So last time I wrote about the fact that I was taking Microgynon to help get rid of the cysts on my ovaries, and the idea was that I’d stop taking it, have a period/withdrawal bleed a few days after that, go for a scan and start another cycle.
But I haven’t. I stopped taking Microgynon nearly a week ago having taken it for about 5 weeks back to back and although I’ve had what’s euphemistically called “spotting” — the same sort of thing that I had for about a week before I stopped taking it — I haven’t had anything resembling a proper period. (I took Microgynon for seven years so I kind of thought I knew what to expect.) Which means I haven’t gone for a scan, and I’m not doing another cycle.
I’ve ruled out the infinitesimally slim possible that I might have actually been pregnant. (That emotional fuckwittery I mentioned in my last post? Yeah, it also involved some physical fuckwittery. And although I have utter faith in the contraceptive pill, the condom, and the state of my cycle, I thought it was worth checking. One pregnancy test later and I’m very definitively Not Pregnant.)
So I’m trying to convince myself that this is all fine and normal and it’ll happen, but of course I’m catastrophising at the same time and thinking that maybe this is it, maybe I’ve just overloaded my poor body with too many hormones and too many drugs and it’s just saying “Do you know what? I’m done, I can’t do this any more, I have nothing left to give.”
Which frankly is a bit how I’m feeling at the moment. And not just about IVF.
That tangled knot I was trying to be OK with didn’t get any less knotty. And I realised I couldn’t be OK with it. And the fallout from that has been, not to put too fine a point on it, devastating.
I’m full of self-loathing for allowing myself to end up in a situation I should have been able to see coming a mile off. I also feel like there’s something really self-destructive about being so emotionally overwrought at a time when I’m trying to get pregnant (after all it’s not as if this whole process isn’t emotionally taxing enough on its own) — which, in that brilliant way I have of over-analysing everything — makes me feel like I’m deliberately sabotaging my efforts to get pregnant because, because, because… I don’t know.
Maybe subconsciously I don’t think I’m worthy of being a mother? Because let’s be honest, I feel like I’m doing a pretty shitty job of living my own life right now. What on earth makes me think that I could be supporting someone else and guiding them?
By the time you get to 40, you kind of figure you should know what’s going on. You should have a clear view of how to live your life, of how to make good judgements on who you can rely on, of how to look after yourself, of how to not hurt the people you care about.

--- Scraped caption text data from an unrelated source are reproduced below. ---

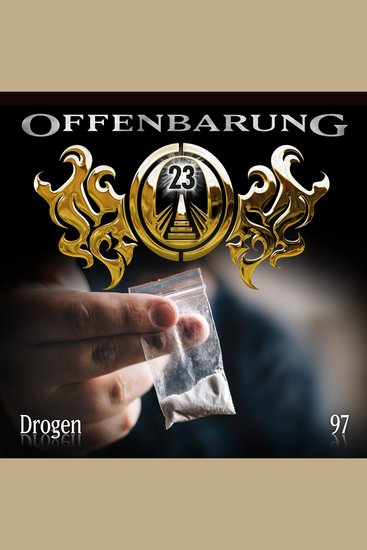 Offenbarung 23 Folge 97: Drogen - cover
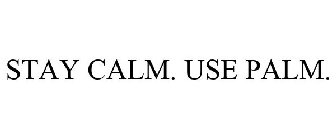 STAY CALM. USE PALM.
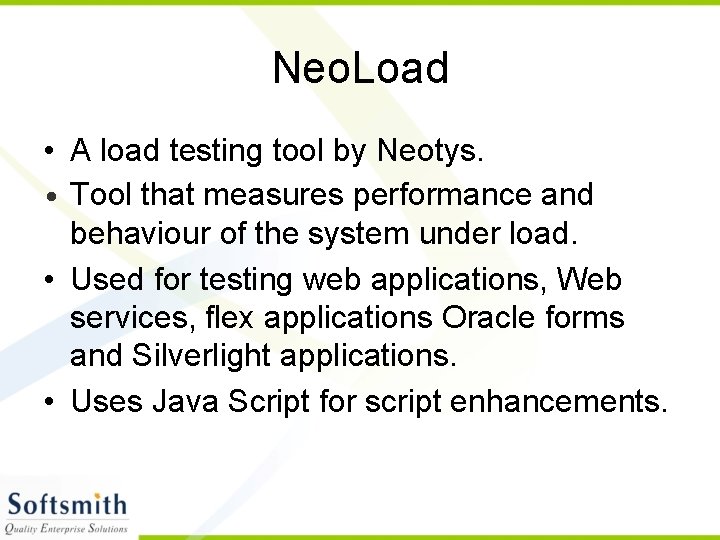 Neo. Load • A load testing tool by Neotys. • Tool that measures performance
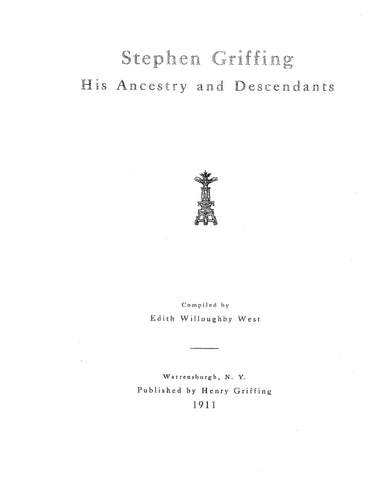 GRIFFING: Stephen Griffing (of New York), hist ancestors and descendants. 1911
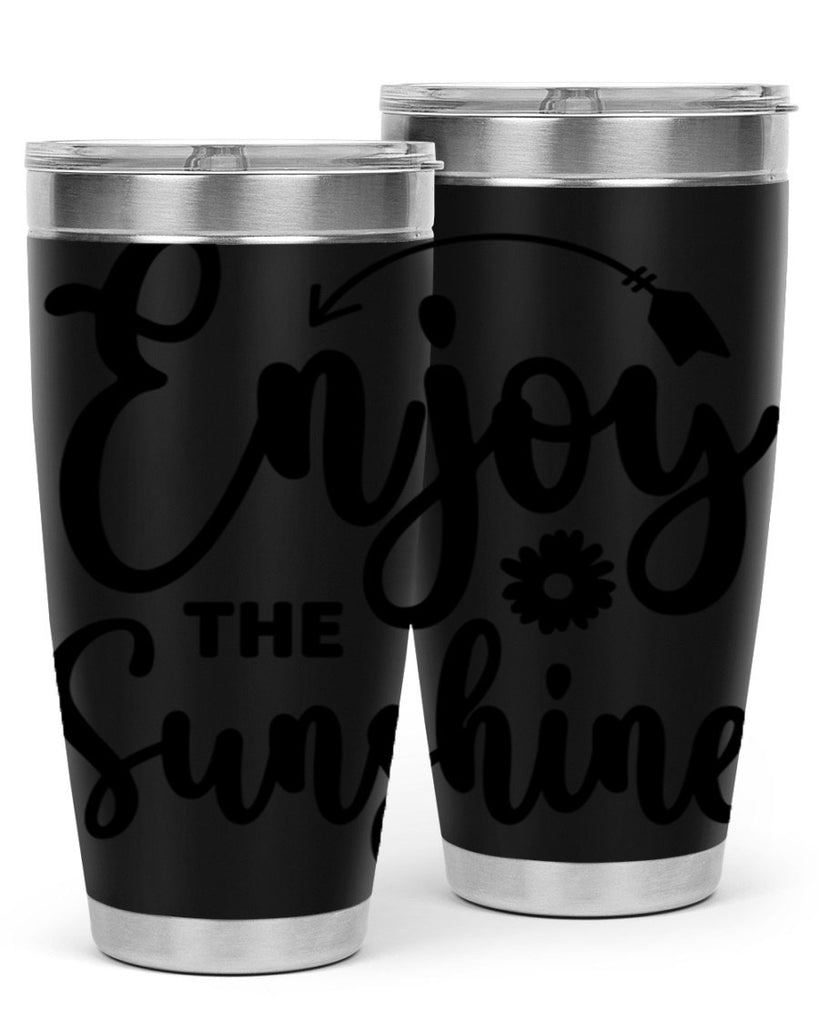 Enjoy The Sunshine134#- spring- Tumbler
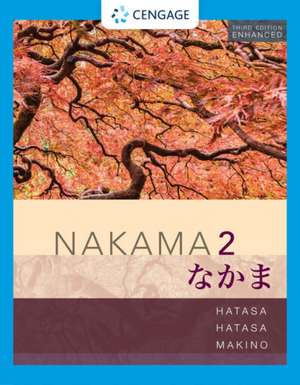 Nakama 2 Enhanced, Student Edition: Intermediate Japanese: Communication, Culture, Context de Yukiko Abe Hatasa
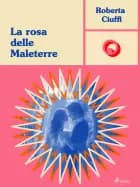 La rosa delle Maleterre af Roberta Ciuffi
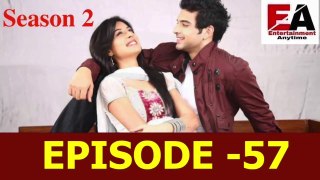 Kitni Mohabbat Hai 2 Full Episode - 57|| कितनी मोहब्बत है 2 - Episode - 57||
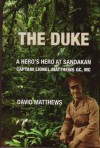 The Duke: A Hero's Hero at Sandakan: Captain Lionel Matthews GC, MC - David Matthews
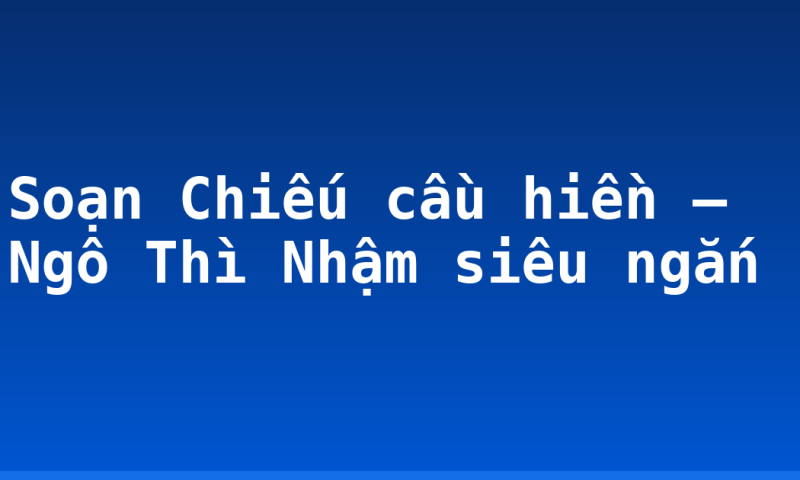 Soạn Chiếu cầu hiền – Ngô Thì Nhậm siêu ngắn
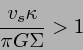 \begin{displaymath}
\frac{v_s \kappa}{\pi G\Sigma } > 1
\end{displaymath}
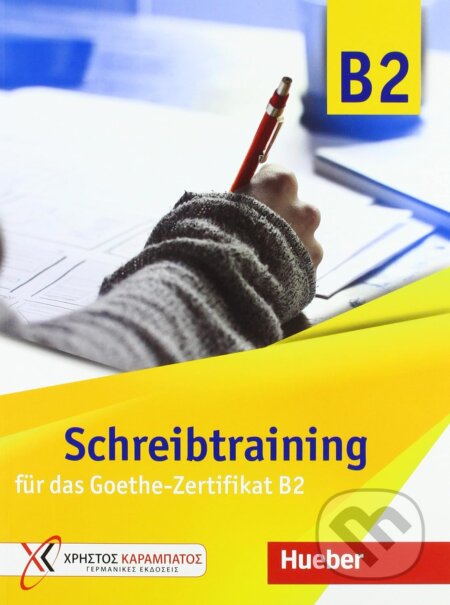 Schreibtraining fur das Goethe-Zertifikat B2, Max Hueber Verlag
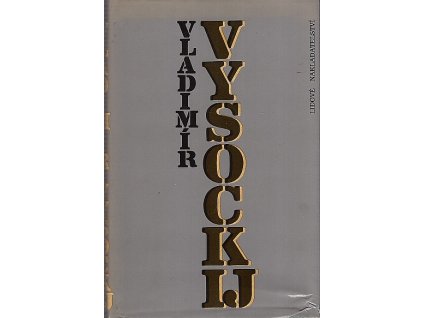 Vladimir Vysockij, kolektiv, 1988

But at the moment I feel about as competent and emotionally capable as a four-year-old. I feel like I’m fucking everything up because I feel like I can’t do right for doing wrong. I want to make me my priority, because — without wishing to sound self-pitying here, nobody else is making me their priority right now — and someone has to look after me.
But I feel like I don’t know how to do that without hurting someone who is one of the last people on earth I’d ever want to hurt. I don’t know if being selfish because it’s an act of self-preservation justifies that behaviour, I just don’t know anything any more and, like I said, I just feel like I’m fucking everything up and I don’t know how to unfuck it.